Begin Source document

Monday, 23 May 2016

My first jacket - Francine @sewoverit

I set myself the task of making myself a few jackets this year- something I've never done before. To get started I signed up for the Sew Over It Francine jacket class, taught over 3 evenings with the lovely Julie.

First up getting all my materials ready. I was super excited (well still am!) about the amazing fabric from Mood NYC- it is the most  delicious reversible wool and proved to be a total joy to sew. Along with that I have lining (black spotty) interfacing and buttons. 

So I m packed and off to my first class with 5 other ladies. The first class involves no sewing at all!! Julie walked us through the process and we got started on choosing the right sizes. What is very cool is that Sewoverit have jackets made up i each size so you try on to find the perfect fit. For me that was a 12, but the arms were too tight so we went for a 14 on the arms. Julie then helped all of us amend the pattern pieces to be right for each of us. Then it was cutting out time. 

I thought I was good to go but then I was asked if I d measured the grain line. Why would I do that? I be always ignored the grain line, I thought they were for patterns. Anyway now I know, you need your grain line to be measured correctly so the fabric hangs right. Measure the grain line from the selvege in- keeping perfectly parallel. 

So then I did really start cutting! Lots of pieces- for the outer, lining and then the interfacing.  Didn't get it all finished in class so my homework starts here.  Next job iron on the interfacing. This is what it looks like at this stage:

Now sewing time! Julie shared a very cool way of doing darts using some extra fabric to even it out so the dart lies flat:

How fancy does that look!!
So then sewing all the easy bits together wraps up my week one homework:

So onto my second class! Good news, what I did for my homework was correct except I found stay tape I was supposed to have put in the shoulders but forgot. Tacked it in quickly by hand in class. Big job this class is the neckline and lapel. We start by attaching it. Then comes the interesting bit with how you bend it slightly to ensure you don t see the under side and tailors tack it. 

Glad I m at class for this bit as there is no way I would have worked it out from the instructions!! Then we roll the collar back, pin in place then hand tack in the ditch so it holds in place but stitches can't
be seen. I hate hand sewing but I do see the value in this!  It's so exciting seeing it come together, the contrast lapel is starting to look brilliant!

End Source document
Begin Given information

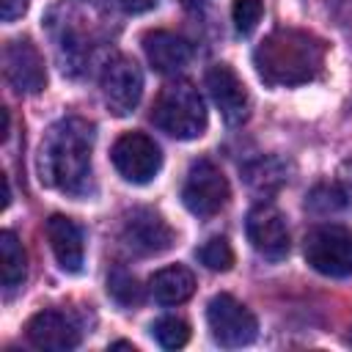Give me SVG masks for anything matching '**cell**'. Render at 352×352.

End Given information

Stated exercise
Rewrite the Francine jacket post, starting at the words "Glad I m at" and stopping after "to look brilliant!", and change "hand sewing" to "machine sewing". You won't need the material to do this.

Output of the task
Glad I m at class for this bit as there is no way I would have worked it out from the instructions!! Then we roll the collar back, pin in place then hand tack in the ditch so it holds in place but stitches can't
be seen. I hate machine sewing but I do see the value in this!  It's so exciting seeing it come together, the contrast lapel is starting to look brilliant!